Hey Charles Manson according to the Jedi Geiger Counter(Like the one Qui-Gon Jinn[Liam Neeson] used on Anakin), your Midiclorians are off charts! Do you want to be a Jedi Knight? Better yet, some psycho like Jeff Dahmer could have just ate his way to Jedi Powers by consuming people with Midichlorians.

1 MIDICHLORIAN JEDI CHARACTER DESCRIPTION:

He's a Jedi with just one Midichlorian. So, his Jedi Powers really suck. For example, he mentally strains himself just levitating straws and pushing mosquitoes away. This obviously makes him a big screw up and embarrassment for the Jedi Order. This guys just an all around problem. You don't need Jar Jar Binks around for comic relief with "1 Midichlorian Jedi" on the scene. It's because of 1 Midichlorian Jedi that the Jedi Order now requires a 10 Midichlorian Minumum before excepting applicants for training.

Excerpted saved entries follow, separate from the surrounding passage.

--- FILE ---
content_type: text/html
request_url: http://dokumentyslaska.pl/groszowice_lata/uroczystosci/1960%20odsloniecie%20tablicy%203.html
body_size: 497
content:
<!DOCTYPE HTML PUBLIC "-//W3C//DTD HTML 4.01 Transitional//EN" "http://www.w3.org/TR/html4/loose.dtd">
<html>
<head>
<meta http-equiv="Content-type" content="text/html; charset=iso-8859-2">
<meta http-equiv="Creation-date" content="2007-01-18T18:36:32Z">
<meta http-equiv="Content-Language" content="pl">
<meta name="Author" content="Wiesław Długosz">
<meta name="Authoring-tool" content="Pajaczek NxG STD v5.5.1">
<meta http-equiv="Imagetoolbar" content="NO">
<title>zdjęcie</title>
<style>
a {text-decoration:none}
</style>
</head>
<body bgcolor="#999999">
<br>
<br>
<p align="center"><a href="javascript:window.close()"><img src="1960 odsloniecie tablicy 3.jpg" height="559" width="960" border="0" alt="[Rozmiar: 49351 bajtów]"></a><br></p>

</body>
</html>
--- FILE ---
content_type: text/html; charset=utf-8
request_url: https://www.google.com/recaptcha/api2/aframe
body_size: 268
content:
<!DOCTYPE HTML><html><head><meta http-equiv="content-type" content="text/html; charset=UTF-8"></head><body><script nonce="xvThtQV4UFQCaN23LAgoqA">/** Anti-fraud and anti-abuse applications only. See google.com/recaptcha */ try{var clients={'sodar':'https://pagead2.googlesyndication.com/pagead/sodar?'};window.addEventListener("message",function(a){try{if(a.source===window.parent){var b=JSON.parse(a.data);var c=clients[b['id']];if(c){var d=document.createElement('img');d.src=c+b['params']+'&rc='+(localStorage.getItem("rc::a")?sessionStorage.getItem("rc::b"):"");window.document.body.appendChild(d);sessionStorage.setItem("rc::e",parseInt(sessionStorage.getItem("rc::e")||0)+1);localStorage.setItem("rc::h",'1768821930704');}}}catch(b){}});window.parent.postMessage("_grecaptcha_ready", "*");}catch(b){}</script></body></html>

On earth, the lack of Midichlorians also works to your advantage. It's not your fault if you're cretinous, lackadaisical, or untalented. It's because you lack the Midichlorians. There could even be a whole Midichlorian Quota system set up.

By the way, are Pope Benedict XVI and the Supreme Chancellor Palpatine the same guy? They look a like. If Pope Benedict isn't the guy in the movie, he's definitely a Sith Lord on earth. The Pope's got the look for it and the qualifications as a former Hitler Youth member(in his defense he was required to join).

Yeah, I know the Star Wars Saga isn't real, but this Midiclorian thing not only ruined the concept of force ,but it was totally unnecessary to the story. When Darth Vader was bearing down on Luke near the end of the first movie, he said something like, "The force is strong with this one". He didn't pull out a Midichlorian Geiger Counter and say the Midiclorians are strong with this one because it wasn't necessary. The force was something you could sense or acquire through dedication and self development.

Well, if I have to live with the Midichlorians, Lucas you have to live with THE PACKAGE changing your iconic catch phrases. "MAY THE MIDICLHORIANS (Not the Force) BE WITH YOU" If we're going to have this lame concept, I want accuracy.

THE TOTAL MAN PACKAGE!!! WOOOOOOOOOOOO!!!!!!!